Circle equation - diametric form - polar coordinates. A line segment joining $(a,\alpha)$, $(b,\beta)$ in polar coordinates is the diameter of a circle. I want to find the equation of this circle. It can be done by converting into the Cartesian system but I want to find the equation without moving out of polar.

**Do this**.
Answer these questions about the circle-equation post above.
(a) Which two points, given in polar coordinates, does the line segment join?
(b) What is that segment to the circle?
(c) Into which coordinate system does the writer prefer not to convert?

(Data records)
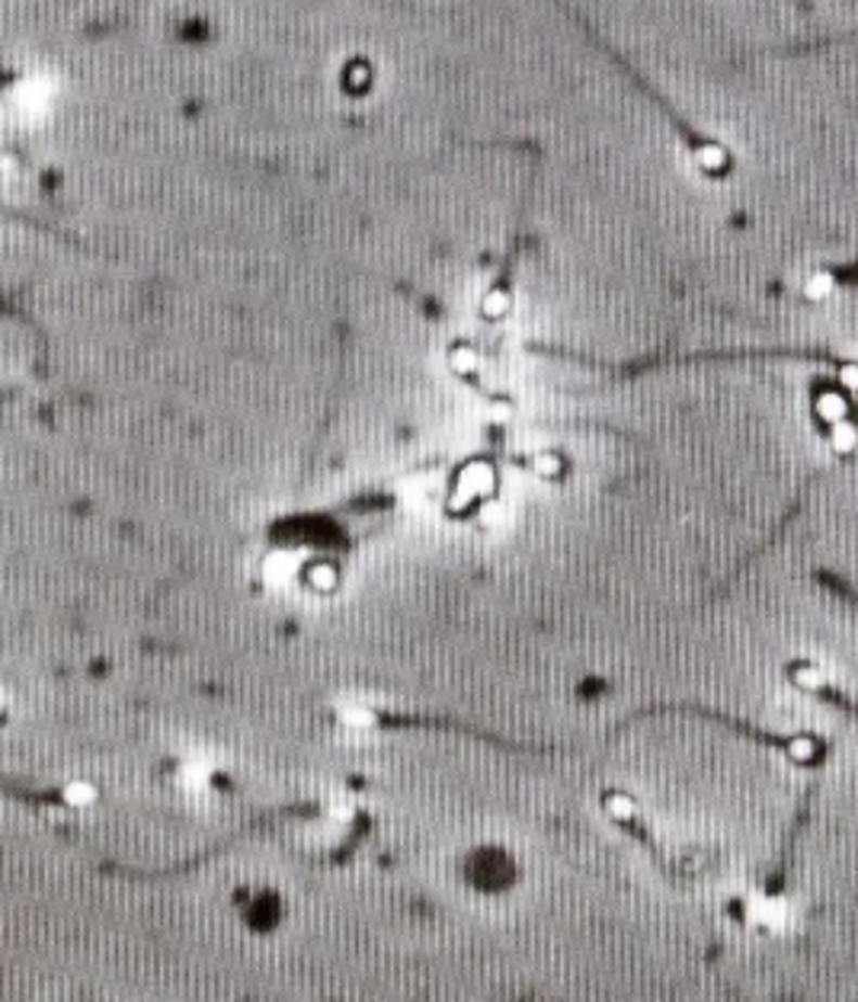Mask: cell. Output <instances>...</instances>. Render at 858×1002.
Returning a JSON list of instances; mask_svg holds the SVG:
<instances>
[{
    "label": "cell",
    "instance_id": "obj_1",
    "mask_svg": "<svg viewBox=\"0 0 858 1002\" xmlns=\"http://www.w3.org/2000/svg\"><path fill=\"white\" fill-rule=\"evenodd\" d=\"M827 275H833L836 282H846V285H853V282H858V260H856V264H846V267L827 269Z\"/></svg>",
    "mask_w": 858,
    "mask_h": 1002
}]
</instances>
...
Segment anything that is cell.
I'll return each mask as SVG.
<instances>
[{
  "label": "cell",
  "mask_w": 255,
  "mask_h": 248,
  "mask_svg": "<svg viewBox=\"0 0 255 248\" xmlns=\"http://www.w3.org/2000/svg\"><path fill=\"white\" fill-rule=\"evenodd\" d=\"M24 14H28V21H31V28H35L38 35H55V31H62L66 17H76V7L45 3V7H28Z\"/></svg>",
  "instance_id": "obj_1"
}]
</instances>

**Correct response**.
(a) $(a,\alpha)$ and $(b,\beta)$
(b) Its diameter
(c) The Cartesian system